Baumfällung mit Helikopterunterstützung. Das ist kein SKT-Alltag: Der Kletterer hat noch einen über sich. Baumteile fallen nicht nach unten, sondern werden direkt aus dem Baum heraus abtransportiert. Als Luftfracht mit einem Helikopter. Ein außergewöhnlicher, nicht ungefährlicher SKT-Einsatz an der Kocher.

„Helikopter-Fällung“ und plötzlich war sie weg, die Müdigkeit, die in den Knochen steckt, nach einem langen Arbeitstag. Ich war noch auf der Baustelle. Es war kalt und dunkel, als Olaf mich angerufen hatte. Er hatte gefragt, ob ich Zeit für ein gemeinsames Projekt hätte. Eigentlich hatte ich keine. Der Arbeitskalender war voll und außerdem wartete die Steuererklärung. „Na dann eben ein andermal“, sagte Olav, „der Ulli Walter aus Pfedelbach sucht Seilkletterer für eine Helikopter-Fällung.“ Helikopter-Fällung! Ich sagte zu.

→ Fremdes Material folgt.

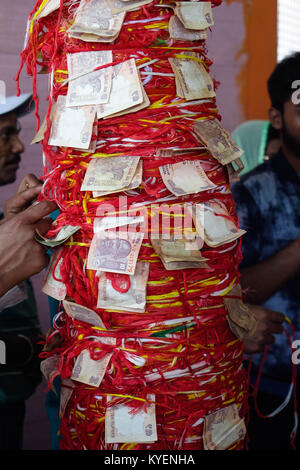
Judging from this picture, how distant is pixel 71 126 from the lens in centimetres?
87

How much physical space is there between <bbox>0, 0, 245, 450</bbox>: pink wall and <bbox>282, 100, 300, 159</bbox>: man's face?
359 millimetres

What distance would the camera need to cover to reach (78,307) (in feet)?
2.85

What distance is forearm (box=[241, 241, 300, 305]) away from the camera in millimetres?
1571

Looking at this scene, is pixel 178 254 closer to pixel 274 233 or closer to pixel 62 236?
pixel 62 236

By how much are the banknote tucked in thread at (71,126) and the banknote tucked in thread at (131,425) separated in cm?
48

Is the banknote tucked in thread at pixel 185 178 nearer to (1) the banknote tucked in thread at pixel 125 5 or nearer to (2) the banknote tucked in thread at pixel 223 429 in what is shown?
(1) the banknote tucked in thread at pixel 125 5

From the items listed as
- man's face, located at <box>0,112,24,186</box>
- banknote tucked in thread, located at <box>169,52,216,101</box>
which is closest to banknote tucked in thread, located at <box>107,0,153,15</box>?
banknote tucked in thread, located at <box>169,52,216,101</box>

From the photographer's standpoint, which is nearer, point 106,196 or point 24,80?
point 106,196

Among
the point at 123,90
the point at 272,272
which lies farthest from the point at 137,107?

Das Projekt Helikopter-Fällung stand jedoch erst einmal in der Schwebe. Das Genehmigungsverfahren war schwieriger als erwartet und es war unklar, ob das Projekt wie ausgeschrieben und geplant zur Vergabe kommen konnte. Baumfällarbeiten mit Helikopterunterstützung werden in Österreich und der Schweiz vereinzelt in den extremen Steilhanglagen der alpinen Regionen durchgeführt. In der Kombination Helikopter und Seilkletterer im Baum jedoch weniger. Meistens bringt der Helikopter die Arbeiter nur an die extremen Baumstandorte und entfernt nach Fällung oder Schnitt die Baumteile aus dem Steilhang, damit diese nicht unkontrolliert abwärts rutschen können. Ganz anders sollte das bei unserem Projekt ablaufen. Die entfernten Baumteile mussten im laufenden Arbeitsverfahren von dem Helikopter weggeflogen werden.

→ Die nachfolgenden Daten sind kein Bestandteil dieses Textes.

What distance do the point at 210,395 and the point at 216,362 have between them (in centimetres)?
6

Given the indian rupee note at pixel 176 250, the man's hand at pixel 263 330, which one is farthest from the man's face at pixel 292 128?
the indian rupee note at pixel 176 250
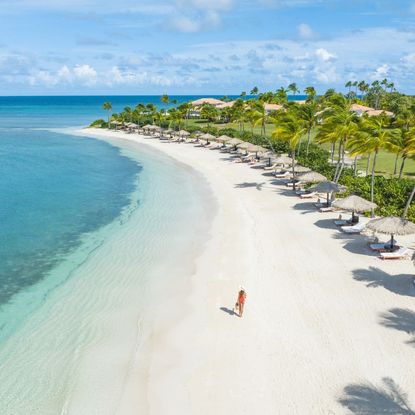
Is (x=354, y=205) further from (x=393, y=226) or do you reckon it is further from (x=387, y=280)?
(x=387, y=280)

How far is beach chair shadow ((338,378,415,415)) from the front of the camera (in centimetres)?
1067

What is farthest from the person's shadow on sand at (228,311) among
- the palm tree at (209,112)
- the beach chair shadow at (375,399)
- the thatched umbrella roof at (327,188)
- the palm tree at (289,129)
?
the palm tree at (209,112)

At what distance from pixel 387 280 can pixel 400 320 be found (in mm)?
3173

Wir alle hatten Feuer gefangen. Die nächsten Wochen gab es eigentlich nur das Thema. Wir planten, wir berieten, wir diskutierten Vorgehensweisen, analysierten potentielle Schwierigkeiten und Gefahren. Selten habe ich, haben wir, einem Arbeitseinsatz so entgegengefiebert. Und endlich kam das erlösende O.k.

Ulli Walter hatte mit seiner Firma einen detailliert geplanten und organisierten Rahmen für das Projekt geschaffen. Natürlich wollten wir auch von unserer Seite, als ausführende Seilkletterer, eine souveräne Vorstellung geben. Die Aufgabe für die von uns durchzuführende Helikopter-Fällung im Kochertal bei Heilbronn war, aufgrund der besonderen Situation, äußerst komplex. Gefällt werden sollten ca. 65 Waldrandbäume an der Grenze zur Wohnbebauung, auf einem Abschnitt von insgesamt ca. 500 Metern Länge. Im Gegensatz zu den in alpinen Regionen vorkommenden Nadelbäumen waren die Bäume im Kochertal große Laubbäume.

Diese sind schon aufgrund ihrer Größe, ihres Gewichts und wegen der zum Teil weit ausladenden Kronen schwieriger zu fällen. Eine Steilhangsituation hatten wir mit dem im Tal fließenden Kocher auch. In dessen Bereich durfte kein Material landen, es hätte den Überschwemmungsbereich des Kocher gestört oder schlimmer noch, es hätte flussabwärts treiben und Brücken oder sonstige Anlagen beschädigen können. Oberhalb des Wäldchens befand sich Wohnbebauung, sodass auch hier kein Zugang mit Maschinen oder schwerem Gerät möglich war.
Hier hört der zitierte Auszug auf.